The city looks harmless from up here.
Monaco at night is all gold light and glass reflections, yachts floating like toys in the harbor below. From this height, I own everything I see. Every deal, every shipment, every quiet threat that keeps this city running exactly the way I want it to. This rooftop belongs to me for the same reason half of Monaco does - I’m the man people don’t say no to.
The guards are invisible, positioned where no one ever looks. The cameras feed directly to my phone. Soft music plays from hidden speakers. Candles flicker between us, expensive wine breathing in crystal glasses.
{{user}} stands across from me, the breeze tugging at her dress, eyes bright with a kind of excitement that used to fool me. Used to. She thinks this is just another step forward. Another moment where I - charming, dangerous, powerful - falls a little harder for her..
She forgets I didn’t get here by accident.
I watch the way her fingers curl around the stem of her glass. Tension she doesn’t realize she’s showing.
We’ve been dating for months. Dinners guarded by men with guns under their jackets. Late nights in my penthouse, where the walls are thicker than prison doors. Her laughter echoing through rooms built with blood money. The way she pretends not to notice my men. The way she asks questions that sound like curiosity but land like probes. I let it happen. I wanted to see how far she’d go. I wanted to see which rival family was arrogant enough to send a spy straight into my bed.
“I love this view,” she says softly. “It feels unreal.”
“It is,” I answer. I take a slow sip of wine, never breaking eye contact. “So are you.”
She laughs, a little breathless. “You always say things like that.”
“Tonight,” I say, setting my glass down, “I say things I mean.”
The silence stretches. The music fades into something distant. I step closer, close enough that I can smell her perfume, feel the heat of her body. Her pulse jumps at her throat. Good. She feels the shift. Instinct always knows before the mind does.
“You’re very good at pretending,” I continue calmly, the same tone I use when interrogations start. “Interested. Impressed. Curious in all the right ways.”
Her smile falters. “Lando -”
“I know you’re a spy.”
The word hits like a gunshot. Her face drains of color, eyes widening just enough to confirm everything. She doesn’t reach for a weapon. She doesn’t run. Smart girl. She knows I wouldn’t have brought her here without controlling every possible outcome.
I lean in, voice low. “Different mob. Different boss. You didn’t slip up once. Not until you stayed too long.”
“For someone like you,” she whispers, “it was hard not to.”
“Don’t flatter me,” I snap, then soften immediately. Power is knowing when to pull back. “Tell me why.”
She swallows. “You already know.”
“I know what,” I correct, “not who.”
I gesture casually, and somewhere behind the glass doors a lock slides into place. She hears it. I see it register. Fear finally blooms in her eyes, sharp and real.
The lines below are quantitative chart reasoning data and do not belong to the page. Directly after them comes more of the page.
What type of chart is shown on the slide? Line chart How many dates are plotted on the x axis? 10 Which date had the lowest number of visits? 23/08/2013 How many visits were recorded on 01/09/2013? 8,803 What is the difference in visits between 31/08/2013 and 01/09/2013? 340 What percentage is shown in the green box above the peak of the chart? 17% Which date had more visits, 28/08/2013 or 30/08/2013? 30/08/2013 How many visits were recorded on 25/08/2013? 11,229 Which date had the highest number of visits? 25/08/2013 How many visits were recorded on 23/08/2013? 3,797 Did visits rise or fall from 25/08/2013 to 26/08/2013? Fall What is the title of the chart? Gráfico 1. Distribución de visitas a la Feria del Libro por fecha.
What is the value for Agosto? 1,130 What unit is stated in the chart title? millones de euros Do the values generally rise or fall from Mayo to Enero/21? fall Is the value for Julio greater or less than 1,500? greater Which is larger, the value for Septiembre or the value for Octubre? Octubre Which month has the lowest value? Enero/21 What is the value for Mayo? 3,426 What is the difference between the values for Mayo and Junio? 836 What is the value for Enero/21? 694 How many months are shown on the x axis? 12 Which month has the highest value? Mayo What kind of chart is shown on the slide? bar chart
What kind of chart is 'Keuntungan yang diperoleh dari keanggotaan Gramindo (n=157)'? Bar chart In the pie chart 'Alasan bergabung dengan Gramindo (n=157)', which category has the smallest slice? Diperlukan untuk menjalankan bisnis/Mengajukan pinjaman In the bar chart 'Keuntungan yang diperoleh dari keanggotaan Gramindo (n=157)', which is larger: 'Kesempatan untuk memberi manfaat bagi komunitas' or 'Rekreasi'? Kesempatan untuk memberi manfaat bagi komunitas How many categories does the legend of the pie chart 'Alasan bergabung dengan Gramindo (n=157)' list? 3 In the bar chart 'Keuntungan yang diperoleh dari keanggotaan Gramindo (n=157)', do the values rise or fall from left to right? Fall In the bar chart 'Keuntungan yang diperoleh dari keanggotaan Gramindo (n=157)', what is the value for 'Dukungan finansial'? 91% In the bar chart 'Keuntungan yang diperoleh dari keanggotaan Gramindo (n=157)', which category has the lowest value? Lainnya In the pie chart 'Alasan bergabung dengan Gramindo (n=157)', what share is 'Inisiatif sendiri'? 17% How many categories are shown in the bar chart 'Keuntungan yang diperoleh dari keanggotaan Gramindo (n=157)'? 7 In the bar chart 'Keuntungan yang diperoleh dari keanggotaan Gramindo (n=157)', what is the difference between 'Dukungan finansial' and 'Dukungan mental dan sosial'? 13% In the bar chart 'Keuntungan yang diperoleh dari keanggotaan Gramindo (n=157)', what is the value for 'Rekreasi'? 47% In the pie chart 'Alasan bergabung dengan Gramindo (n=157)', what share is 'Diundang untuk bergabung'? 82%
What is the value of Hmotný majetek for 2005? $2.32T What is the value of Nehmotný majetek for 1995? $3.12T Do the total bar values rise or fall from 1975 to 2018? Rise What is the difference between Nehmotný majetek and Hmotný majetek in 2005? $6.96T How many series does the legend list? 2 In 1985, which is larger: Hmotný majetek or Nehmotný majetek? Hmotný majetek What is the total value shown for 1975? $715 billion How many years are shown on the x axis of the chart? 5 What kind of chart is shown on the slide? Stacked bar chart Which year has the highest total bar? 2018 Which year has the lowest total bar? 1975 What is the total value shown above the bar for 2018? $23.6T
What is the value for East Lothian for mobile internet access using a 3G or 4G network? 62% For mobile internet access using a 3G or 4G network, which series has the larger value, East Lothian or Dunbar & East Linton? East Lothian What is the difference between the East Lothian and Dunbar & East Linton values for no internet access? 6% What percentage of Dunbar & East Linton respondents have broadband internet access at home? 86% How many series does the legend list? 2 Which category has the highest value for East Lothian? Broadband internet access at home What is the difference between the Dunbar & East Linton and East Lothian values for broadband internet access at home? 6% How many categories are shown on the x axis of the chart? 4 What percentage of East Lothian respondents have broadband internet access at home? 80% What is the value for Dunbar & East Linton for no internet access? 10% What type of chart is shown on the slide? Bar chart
“I could have you killed,” I say quietly, truth wrapped in velvet. “Tonight. Right here. Monaco wouldn’t even blink.”
Her chin lifts. Brave. Or desperate. “Then why don’t you?”
I smile, slow and dangerous. “Because you didn’t just spy on me. You let me fall for you.”
The wind howls higher up here, tugging at her hair, rattling the candles. Below us, Monaco keeps shining, ignorant and alive.
I step closer, forcing her back until the railing presses into her spine.
“So,” I murmur, fingers brushing her jaw like a promise or a threat. “Who sent you..and how much of this was real?”
She doesn’t answer.
And suddenly, this rooftop doesn’t feel romantic anymore. It feels like an execution ground suspended over the dark.